Mashreq reported a rise in net profit attributable to shareholders in the first quarter of 2026, supported by investments in AI and double-digit growth in operating income, despite ongoing tensions linked to the Iran conflict.
Net profit at the UAE’s oldest bank climbed 7 percent to AED1.9 billion ($517 million) for the quarter ending March 2026, up from AED1.8 billion in the same period last year.
Operating income increased to AED3.4 billion from AED3.1 billion a year earlier, driven by a 35 percent surge in fees and commission income and a 20 percent rise in non-interest income. However, investment income declined significantly by 57 percent year on year.
Operating expenses rose 15 percent compared to the previous year, reflecting focused investments in generative AI, digital onboarding capabilities, and ongoing expansion of its international presence. Income tax expenses also recorded a 14 percent annual increase.

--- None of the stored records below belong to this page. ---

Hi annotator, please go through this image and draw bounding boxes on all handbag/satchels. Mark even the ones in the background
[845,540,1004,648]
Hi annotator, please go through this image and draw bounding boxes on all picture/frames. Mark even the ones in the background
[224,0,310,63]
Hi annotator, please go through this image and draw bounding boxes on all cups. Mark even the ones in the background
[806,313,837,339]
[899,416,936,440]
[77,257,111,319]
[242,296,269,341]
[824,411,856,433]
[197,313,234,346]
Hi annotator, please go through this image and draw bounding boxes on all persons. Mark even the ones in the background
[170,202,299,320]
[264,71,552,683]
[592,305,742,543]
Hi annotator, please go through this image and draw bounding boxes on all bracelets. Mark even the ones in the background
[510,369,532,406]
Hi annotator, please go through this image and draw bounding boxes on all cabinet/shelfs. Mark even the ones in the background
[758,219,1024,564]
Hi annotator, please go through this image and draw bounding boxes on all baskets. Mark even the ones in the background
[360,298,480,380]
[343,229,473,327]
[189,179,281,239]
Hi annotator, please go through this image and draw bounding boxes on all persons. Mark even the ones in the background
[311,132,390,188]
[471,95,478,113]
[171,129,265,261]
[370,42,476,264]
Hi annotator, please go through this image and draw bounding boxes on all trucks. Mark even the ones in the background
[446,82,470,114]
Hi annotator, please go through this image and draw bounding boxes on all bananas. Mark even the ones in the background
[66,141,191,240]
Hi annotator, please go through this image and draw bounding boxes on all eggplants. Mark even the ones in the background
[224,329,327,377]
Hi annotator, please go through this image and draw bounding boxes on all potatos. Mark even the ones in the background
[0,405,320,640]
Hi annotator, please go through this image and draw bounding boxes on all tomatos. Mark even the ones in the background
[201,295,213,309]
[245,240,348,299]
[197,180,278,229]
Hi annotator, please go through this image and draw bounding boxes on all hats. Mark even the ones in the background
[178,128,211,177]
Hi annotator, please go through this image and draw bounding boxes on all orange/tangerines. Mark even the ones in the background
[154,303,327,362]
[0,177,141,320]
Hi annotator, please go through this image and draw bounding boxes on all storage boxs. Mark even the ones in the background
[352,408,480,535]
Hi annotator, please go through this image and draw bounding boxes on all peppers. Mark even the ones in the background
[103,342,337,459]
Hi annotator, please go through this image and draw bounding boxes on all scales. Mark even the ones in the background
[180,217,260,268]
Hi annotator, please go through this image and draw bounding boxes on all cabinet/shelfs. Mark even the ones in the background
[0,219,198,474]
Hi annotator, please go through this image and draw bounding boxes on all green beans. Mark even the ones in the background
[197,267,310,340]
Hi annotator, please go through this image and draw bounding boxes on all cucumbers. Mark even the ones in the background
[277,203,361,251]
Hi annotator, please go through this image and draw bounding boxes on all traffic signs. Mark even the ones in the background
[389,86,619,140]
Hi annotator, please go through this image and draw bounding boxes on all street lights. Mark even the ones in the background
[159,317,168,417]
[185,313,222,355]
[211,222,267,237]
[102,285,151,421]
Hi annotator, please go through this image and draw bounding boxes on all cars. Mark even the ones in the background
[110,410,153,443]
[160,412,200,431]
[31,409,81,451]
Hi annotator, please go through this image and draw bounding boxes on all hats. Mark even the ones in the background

“The first quarter of 2026 unfolded amid elevated geopolitical tensions in the region, yet it has reinforced the underlying resilience of the UAE and broader GCC economies,” chairman Abdul Aziz Al Ghurair stated in a release on the Dubai Financial Market.
Customer loans and advances surged 33 percent to AED168 billion, while customer deposits expanded by 23 percent to AED210 billion.
Mashreq’s share price remained unchanged at AED227.2 on Thursday morning, although trading was temporarily halted following the financial results announcement. The stock has declined 6 percent over the past year.
Saif Al Ghurair Investment Group holds a 41.75 percent stake in the bank, while Abdullah Ahmed Al Ghurair Investment Co owns 31 percent.